**Texto de leitura**
....
A construção civil evoluiu com as tecnologias que tornaram as construções mais leves, sem perder a resistência. Paredes mais finas e lajes pré-moldadas possibilitaram a elevação de prédios mais rapidamente e com custos mais baratos. Porém, pouco se levou em conta na questão acústica. O resultado é que os ruídos, causados por atitudes corriqueiras, como o barulho do morador caminhando no andar de cima ou dando a descarga no banheiro até as discussões e choros de criança se tornaram os principais causadores de confrontos entre os que vivem em condomínio.
Mas o setor atualmente se atentou a essa defasagem e vem criando novos conceitos para garantir conforto acústico. Entre eles está a Norma Brasileira de Desempenho de Edifícios (NBR 15.575, Partes 1 a 6), da ABNT (Associação Brasileira de Normas Técnicas), que entrou em vigor em 12 de maio. As construtoras têm até novembro para se adequar a ela.
Segundo o superintendente da ABNT CB 02 – Comitê Brasileiro da Construção Civil –, Carlos Borges, a principal diferença desta nova regra em relação a quase mil normas brasileiras existentes é que essa determina um desempenho mínimo para obtenção de um resultado, sem levar em conta a forma para ser atingida. O que vale é o desempenho esperado.
“A norma cobra desempenho acústico nas novas construções, o que implica numa série de pequenas ações e cuidados que devem ser contemplados no projeto e na construção de um prédio”, explica Carlos Borges, que também é vice-presidente de Tecnologia e Qualidade do Secovi/SP (Sindicato da Habitação de São Paulo). Espessura maior da parede e da laje entre as unidades, cuidados para evitar fuga de som de um apartamento para o outro e selamento de portas constam como itens que podem ser aplicados na construção para acabar com o problema.
Borges observa que a norma 15.575 aponta métodos de avaliação para medir o desempenho por meio de ensaios locais e simulações computadorizadas. “É pensar o comportamento em uso ao longo de uma vida útil, que deve ultrapassar 40 anos, já no momento do projeto”, esclarece.
A norma pode ser uma base para a realização de reformas. “É uma referência técnica para conhecer o desempenho de um prédio já construído, pois a NBR 15.575 define os ensaios que podem ser feitos para essa verificação. Mas é importante afirmar que nesses casos não podem ser cobradas melhorias dos construtores do prédio, pois ela ainda não estava em validade”, explica Borges. O superintendente da ABNT CB 02 lembra que um dos benefícios da nova norma é elencar todos os agentes responsáveis pelo desempenho da construção, desde os fornecedores, projetistas, construtores e os síndicos – que devem seguir corretamente as recomendações de manutenção corretiva e preventiva.
....
Registros de origem
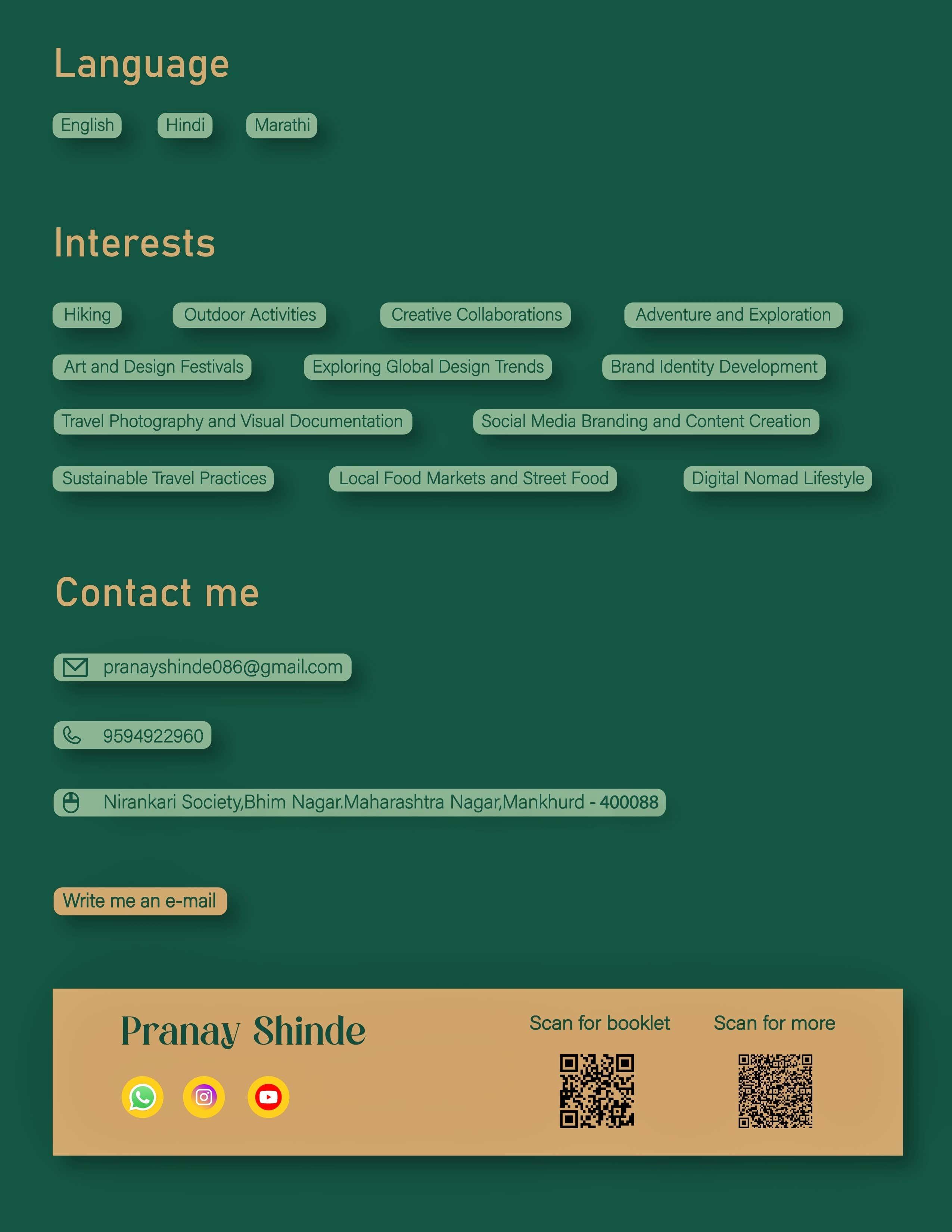 Language

English Hindi Marathi

Interests

Hiking Outdoor Activities Creative Collaborations Adventure and Exploration

Art and Design Festivals Exploring Global Design Trends Brand Identity Development

Travel Photography and Visual Documentation Social Media Branding and Content Creation

Sustainable Travel Practices Local Food Markets and Street Food Digital Nomad Lifestyle

Contact me

pranayshinde086@gmail.com

9594922960

Nirankari Society,Bhim Nagar.Maharashtra Nagar,Mankhurd - 400088

Write me an e-mail

Pranay Shinde

Scan for booklet

Scan for more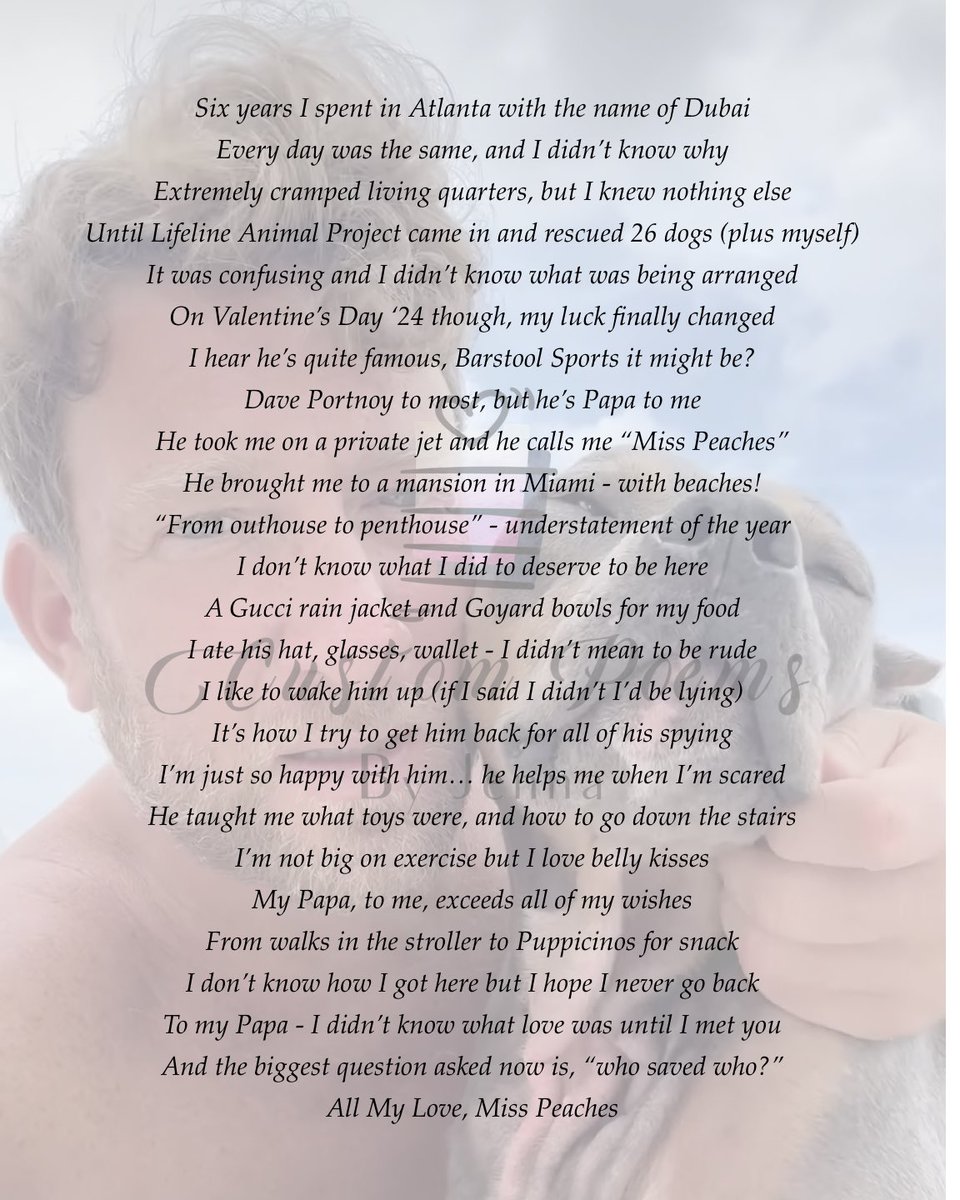 Six years I spent in Atlanta with the name of Dubai
Every day was the same, and I didn't know why
Extremely cramped living quarters, but I knew nothing else
Until Lifeline Animal Project came in and rescued 26 dogs (plus myself)
It was confusing and I didn't know what was being arranged
On Valentine's Day '24 though, my luck finally changed
I hear he's quite famous, Barstool Sports it might be?
Dave Portnoy to most, but he's Papa to me
He took me on a private jet and he calls me "Miss Peaches"
He brought me to a mansion in Miami - with beaches!
"From outhouse to penthouse" - understatement of the year
I don't know what I did to deserve to be here
A Gucci rain jacket and Goyard bowls for my food
I ate his hat, glasses, wallet - I didn't mean to be rude
I like to wake him up (if I said I didn't I'd be lying)
It's how I try to get him back for all of his spying
I'm just so happy with him… he helps me when I'm scared
He taught me what toys were, and how to go down the stairs
I'm not big on exercise but I love belly kisses
My Papa, to me, exceeds all of my wishes
From walks in the stroller to Puppicinos for snack
I don't know how I got here but I hope I never go back
To my Papa - I didn't know what love was until I met you
And the biggest question asked now is, "who saved who?"
All My Love, Miss Peaches

Custom Poems
By Jenna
....
**Enunciado da tarefa**
Transcreva, sem alterações, o trecho do texto sobre a norma de desempenho acústico que começa nas palavras "Segundo o superintendente" e termina após "o desempenho esperado.".

**Resolução proposta**
Segundo o superintendente da ABNT CB 02 – Comitê Brasileiro da Construção Civil –, Carlos Borges, a principal diferença desta nova regra em relação a quase mil normas brasileiras existentes é que essa determina um desempenho mínimo para obtenção de um resultado, sem levar em conta a forma para ser atingida. O que vale é o desempenho esperado.